*Document text*:
────────────────────────────────────────
An instance of overfitting: a hypothesis having high variance and being unlikely to generalize well to new examples.

Reduce the number of features:
- Manually select which features to keep.
- Use a model selection algorithm (studied later in the course).
Regularization
- Keep all the features, but reduce the magnitude of parameters $\theta_j$ .
- Regularization works well when we have a lot of slightly useful features.

Regularization

Linear Regression

Cost Function
$\displaystyle\min_{\theta} J(\theta),\ J(\theta)= \dfrac{1}{2m}\ \left[ \sum_{i=1}^m (h_\theta(x^{(i)}) - y^{(i)})^2 + \lambda\ \sum_{j=1}^n \theta_j^2 \right]$
The $\lambda$ , or lambda, is the regularization parameter
Gradient Descent
$\text{Repeat until convergence}\ \lbrace$
$\ \ \theta_0 := \theta_0 - \alpha\ \frac{1}{m}\ \sum_{i=1}^m (h_\theta(x^{(i)}) - y^{(i)})x_0^{(i)}$
$\ \ \theta_j := \theta_j - \alpha\ \left[ \left( \frac{1}{m}\ \sum_{i=1}^m (h_\theta(x^{(i)}) - y^{(i)})x_j^{(i)} \right) + \frac{\lambda}{m}\theta_j \right]\ \ \ \ \ \ \ \ \ \ j \in \lbrace 1,2...n\rbrace$
$\rbrace$
with some manipulation:
$\theta_j := \theta_j(1 - \alpha\frac{\lambda}{m}) - \alpha\frac{1}{m}\sum_{i=1}^m(h_\theta(x^{(i)}) - y^{(i)})x_j^{(i)}$
Normal Equation
$\theta = \left( X^TX + \lambda \cdot L \right)^{-1} X^Ty$
$\text{where}\ \ L = \begin{bmatrix} 0 & & & & \newline & 1 & & & \newline & & 1 & & \newline & & & \ddots & \newline & & & & 1 \newline\end{bmatrix}$
PS: I don't know how to calculate it yet! A pity!

Logistic Regression

Cost Function
$J(\theta) = - \frac{1}{m} \sum_{i=1}^m \large[ y^{(i)}\ \log (h_\theta (x^{(i)})) + (1 - y^{(i)})\ \log (1 - h_\theta(x^{(i)}))\large] + \frac{\lambda}{2m}\sum_{j=1}^n \theta_j^2$
Gradient Descent
same as linear regression in form but different $h_{\theta}(x)$

4. Neural Networks

Model Representation

In neural networks, we use the same logistic function as in classification, $\frac{1}{1 + e^{-\theta^Tx}}$ , yet we sometimes call it a sigmoid (logistic) activation function. In this situation, our "theta" parameters are sometimes called "weights".
────────────────────────────────────────
*Given entries*:
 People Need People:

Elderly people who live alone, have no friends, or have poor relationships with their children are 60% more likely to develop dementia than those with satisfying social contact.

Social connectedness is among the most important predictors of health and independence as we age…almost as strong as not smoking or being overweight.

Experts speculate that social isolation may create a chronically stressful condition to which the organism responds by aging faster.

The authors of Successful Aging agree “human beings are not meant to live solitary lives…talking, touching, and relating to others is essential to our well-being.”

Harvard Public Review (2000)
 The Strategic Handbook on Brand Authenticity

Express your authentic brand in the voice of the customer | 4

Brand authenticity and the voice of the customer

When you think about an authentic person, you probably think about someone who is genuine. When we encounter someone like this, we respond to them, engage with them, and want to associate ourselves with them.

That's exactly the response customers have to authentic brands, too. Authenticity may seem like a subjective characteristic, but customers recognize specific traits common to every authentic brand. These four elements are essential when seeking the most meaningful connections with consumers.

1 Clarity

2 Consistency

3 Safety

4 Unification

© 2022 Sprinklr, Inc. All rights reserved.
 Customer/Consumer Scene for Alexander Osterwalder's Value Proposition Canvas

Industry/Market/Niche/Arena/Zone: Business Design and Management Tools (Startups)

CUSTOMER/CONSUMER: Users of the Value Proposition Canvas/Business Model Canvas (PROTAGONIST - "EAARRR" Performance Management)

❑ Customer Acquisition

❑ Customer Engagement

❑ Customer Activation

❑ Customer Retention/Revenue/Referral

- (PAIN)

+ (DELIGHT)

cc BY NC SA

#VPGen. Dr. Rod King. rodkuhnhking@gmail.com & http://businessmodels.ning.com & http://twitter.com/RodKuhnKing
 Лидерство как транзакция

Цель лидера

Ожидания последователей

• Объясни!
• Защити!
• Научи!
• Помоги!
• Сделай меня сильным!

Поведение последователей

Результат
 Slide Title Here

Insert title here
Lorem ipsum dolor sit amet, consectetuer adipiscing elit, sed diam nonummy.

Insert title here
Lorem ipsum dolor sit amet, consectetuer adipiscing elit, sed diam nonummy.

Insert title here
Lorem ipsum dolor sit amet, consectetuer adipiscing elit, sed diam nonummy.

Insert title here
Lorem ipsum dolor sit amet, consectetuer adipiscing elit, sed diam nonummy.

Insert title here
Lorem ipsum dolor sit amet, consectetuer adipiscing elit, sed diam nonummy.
────────────────────────────────────────
*Task requirements*:
[A] Do these statements agree with the regularization notes? Answer yes or no for each, and quote the deciding words from the notes. (i) Regularization keeps every feature and shrinks the parameters. (ii) For logistic regression, gradient descent uses the same hypothesis as linear regression. (iii) In neural networks, the theta parameters are sometimes called weights.
[B] Using the regularization notes, explain when regularization is the better fit and what it does instead of dropping features.
[C] Pick up the regularization notes after the sentence saying theta parameters are sometimes called weights, and continue the section on neural network model representation.

*Responses*:
[A]
(i) Yes: "Keep all the features, but reduce the magnitude of parameters"
(ii) No: "same as linear regression in form but different"
(iii) Yes: "our "theta" parameters are sometimes called "weights""

[B] Regularization works well when there are a lot of slightly useful features. It doesn't discard features by hand or with a model selection algorithm. It keeps all the features and reduces the magnitude of the parameters θj.

[C]
Visually, a simplistic representation looks like:
$input\ layer\to hidden\ layers\to output\ layer$
$\begin{bmatrix}x_0 \newline x_1 \newline x_2 \newline x_3\end{bmatrix}\rightarrow\begin{bmatrix}a_1^{(2)} \newline a_2^{(2)} \newline a_3^{(2)} \newline \end{bmatrix}\rightarrow h_\theta(x)$
$\begin{align*}& a_i^{(j)} = \text{"activation" of unit $i$ in layer $j$} \newline& \Theta^{(j)} = \text{matrix of weights controlling function mapping from layer $j$ to layer $j+1$}\end{align*}$
If network has $s_j$ units in layer $j$ and $s_{j+1}$ units in layer $j+1$ , then $\Theta^{(j)}$ will be of dimension $s_{j+1} \times (s_j + 1)$ .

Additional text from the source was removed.